Мне не терпелось поговорить с ней. Я даже не знал, кто она. Она разговаривала со мной, измеряла мне температуру, сообщала, что я уже выгляжу гораздо лучше. Она меня кормила и купала, но я был слишком слаб, чтобы произнести хоть слово. День шёл за днём, а я тщетно силился заговорить. Она видела, как я мучаюсь, подбадривала меня. Но одни эти попытки отнимали у меня много сил, и в итоге я проваливался в сон. От этого я злился, но поделать ничего не мог. Пока что я нуждался во сне.
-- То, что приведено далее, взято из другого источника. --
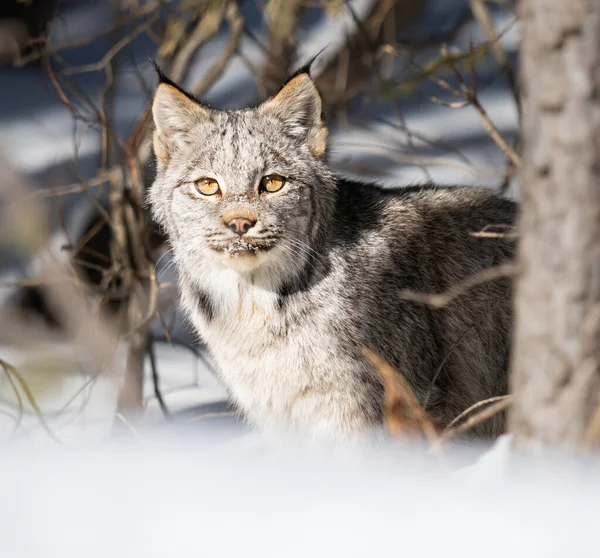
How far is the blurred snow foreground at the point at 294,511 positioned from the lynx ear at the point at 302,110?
1482 millimetres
С одной стороны, мне было нужно спать, а с другой стороны, спать я боялся. Это всё из-за сна, который я видел из раза в раз. Сон всегда заканчивался одинаково, и это был кошмарный конец. Начиналось всё хорошо: я довольный и счастливый еду по джунглям верхом на Уне. Потом играю в реке, и это тоже прекрасно. Дальше я оказываюсь в спальном гнезде на дереве вместе с Чарли, Бартом и Тонком. Они все в подгузниках и ползают по мне. И ещё с нами почему-то та женщина в соломенной шляпе. Ну и тут тоже ничего плохого, а наоборот, даже весело.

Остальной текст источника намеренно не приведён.